Creditors of Business Loan Network, the winding-down peer-to-peer lending business formerly known as ThinCats, have supported the administrator’s proposals regarding interest payments and the ability to extend the process if needed.
BLN fell into administration in April, with Kroll named as administrator.
Companies House documents published this week show a meeting of creditors last month confirmed how the administration would work.
Creditors backed 10 proposals, which include allowing Kroll to extend the administration or put the company into liquidation if needed.
Interim payments can also be made to preferential creditors and unsecured creditors.
ThinCats exited the retail P2P lending market in December 2019 to focus on institutional funding.

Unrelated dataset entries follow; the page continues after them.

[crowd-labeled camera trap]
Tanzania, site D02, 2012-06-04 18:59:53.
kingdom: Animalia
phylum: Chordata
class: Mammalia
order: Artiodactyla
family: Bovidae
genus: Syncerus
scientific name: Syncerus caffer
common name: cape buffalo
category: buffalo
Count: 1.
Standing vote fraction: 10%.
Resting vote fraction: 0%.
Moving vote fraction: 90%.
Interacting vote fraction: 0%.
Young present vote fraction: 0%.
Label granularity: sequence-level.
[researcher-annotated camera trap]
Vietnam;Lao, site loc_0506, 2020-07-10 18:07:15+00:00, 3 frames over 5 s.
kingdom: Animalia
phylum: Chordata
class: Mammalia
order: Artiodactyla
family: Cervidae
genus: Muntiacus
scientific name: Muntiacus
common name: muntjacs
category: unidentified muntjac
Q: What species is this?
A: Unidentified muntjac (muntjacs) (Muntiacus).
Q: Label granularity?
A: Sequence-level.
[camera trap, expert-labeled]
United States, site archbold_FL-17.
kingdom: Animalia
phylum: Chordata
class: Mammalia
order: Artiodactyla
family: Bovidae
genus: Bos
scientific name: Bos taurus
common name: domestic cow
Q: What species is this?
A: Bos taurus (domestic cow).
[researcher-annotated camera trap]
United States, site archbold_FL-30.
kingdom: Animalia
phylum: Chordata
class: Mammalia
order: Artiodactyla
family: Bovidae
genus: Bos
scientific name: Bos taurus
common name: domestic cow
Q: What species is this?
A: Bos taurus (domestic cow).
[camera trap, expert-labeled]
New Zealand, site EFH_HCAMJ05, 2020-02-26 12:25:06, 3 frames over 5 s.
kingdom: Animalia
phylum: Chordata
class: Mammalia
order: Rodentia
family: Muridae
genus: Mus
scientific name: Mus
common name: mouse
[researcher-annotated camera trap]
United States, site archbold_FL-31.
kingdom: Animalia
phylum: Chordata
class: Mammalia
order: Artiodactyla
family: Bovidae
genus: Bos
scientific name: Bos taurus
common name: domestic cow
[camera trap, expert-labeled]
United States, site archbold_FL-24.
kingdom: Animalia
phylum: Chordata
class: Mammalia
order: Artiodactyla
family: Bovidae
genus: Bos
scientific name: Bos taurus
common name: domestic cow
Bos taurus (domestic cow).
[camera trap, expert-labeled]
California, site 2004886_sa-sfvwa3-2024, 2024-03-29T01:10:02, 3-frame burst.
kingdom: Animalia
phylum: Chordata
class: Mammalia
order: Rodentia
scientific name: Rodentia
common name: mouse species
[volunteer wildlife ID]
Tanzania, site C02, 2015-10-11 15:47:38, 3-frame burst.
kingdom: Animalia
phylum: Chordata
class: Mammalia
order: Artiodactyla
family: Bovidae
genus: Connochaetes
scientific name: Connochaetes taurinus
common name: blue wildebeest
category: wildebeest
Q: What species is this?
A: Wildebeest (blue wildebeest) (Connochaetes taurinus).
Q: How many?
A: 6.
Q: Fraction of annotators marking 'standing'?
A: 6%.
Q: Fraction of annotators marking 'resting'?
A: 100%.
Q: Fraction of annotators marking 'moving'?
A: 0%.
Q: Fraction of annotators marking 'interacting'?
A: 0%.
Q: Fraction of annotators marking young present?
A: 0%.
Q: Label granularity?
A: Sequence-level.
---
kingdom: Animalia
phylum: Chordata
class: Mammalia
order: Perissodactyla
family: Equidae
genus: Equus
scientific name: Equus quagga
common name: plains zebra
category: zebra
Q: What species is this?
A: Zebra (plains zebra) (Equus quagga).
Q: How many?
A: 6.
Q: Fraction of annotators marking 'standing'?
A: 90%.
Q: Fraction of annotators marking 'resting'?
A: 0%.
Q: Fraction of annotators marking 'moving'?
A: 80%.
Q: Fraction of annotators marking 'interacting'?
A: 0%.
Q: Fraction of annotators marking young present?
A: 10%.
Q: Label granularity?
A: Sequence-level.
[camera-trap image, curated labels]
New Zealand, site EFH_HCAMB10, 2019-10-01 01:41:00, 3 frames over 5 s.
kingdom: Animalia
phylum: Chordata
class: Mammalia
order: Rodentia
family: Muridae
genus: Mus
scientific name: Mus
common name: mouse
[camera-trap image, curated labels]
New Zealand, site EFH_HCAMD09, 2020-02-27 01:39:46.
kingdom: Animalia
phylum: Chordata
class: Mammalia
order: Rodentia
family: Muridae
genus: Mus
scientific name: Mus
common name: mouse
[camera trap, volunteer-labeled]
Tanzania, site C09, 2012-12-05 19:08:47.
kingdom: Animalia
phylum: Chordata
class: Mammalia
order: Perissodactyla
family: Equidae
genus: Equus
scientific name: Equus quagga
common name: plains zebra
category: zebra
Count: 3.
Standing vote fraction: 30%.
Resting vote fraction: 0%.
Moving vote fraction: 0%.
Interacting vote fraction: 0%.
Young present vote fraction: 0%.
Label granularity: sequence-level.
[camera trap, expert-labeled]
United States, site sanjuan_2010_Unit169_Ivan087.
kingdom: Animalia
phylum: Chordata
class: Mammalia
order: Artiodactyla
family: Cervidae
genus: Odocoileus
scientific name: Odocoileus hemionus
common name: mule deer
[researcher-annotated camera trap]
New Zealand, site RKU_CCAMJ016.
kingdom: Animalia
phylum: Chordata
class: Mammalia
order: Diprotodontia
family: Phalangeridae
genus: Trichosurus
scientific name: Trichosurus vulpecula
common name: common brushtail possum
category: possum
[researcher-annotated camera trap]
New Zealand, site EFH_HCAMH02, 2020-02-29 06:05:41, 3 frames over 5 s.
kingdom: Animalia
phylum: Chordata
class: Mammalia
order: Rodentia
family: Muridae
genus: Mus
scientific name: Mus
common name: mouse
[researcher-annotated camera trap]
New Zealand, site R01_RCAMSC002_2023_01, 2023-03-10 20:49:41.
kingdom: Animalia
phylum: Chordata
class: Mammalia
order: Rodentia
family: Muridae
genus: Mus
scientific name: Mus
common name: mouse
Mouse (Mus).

It started a managed run-off plan for its P2P business, for loan recovery and distribution to lenders.
In February this year, ThinCats migrated all its P2P lender communications and services to its sister brand Business Loan Network.
ESF Capital is the parent company of both firms.
A statement of affairs for BLN published by Kroll last month showed there were several lenders’ complaints lodged with the Financial Ombudsman Service (FOS) relating to loans. At the time of the administration, it had upheld eight complaints against BLN, four of which were final decisions.
BLN had insufficient cash resources to pay the £400,000 loan compensation, so its board asked ESF for financial support. BLN has confirmed to Peer2Peer Finance News it has not paid this £400,000 compensation.
ESF told BLN’s board that it was unwilling to provide any further financial support to BLN, which resulted in the company falling into administration.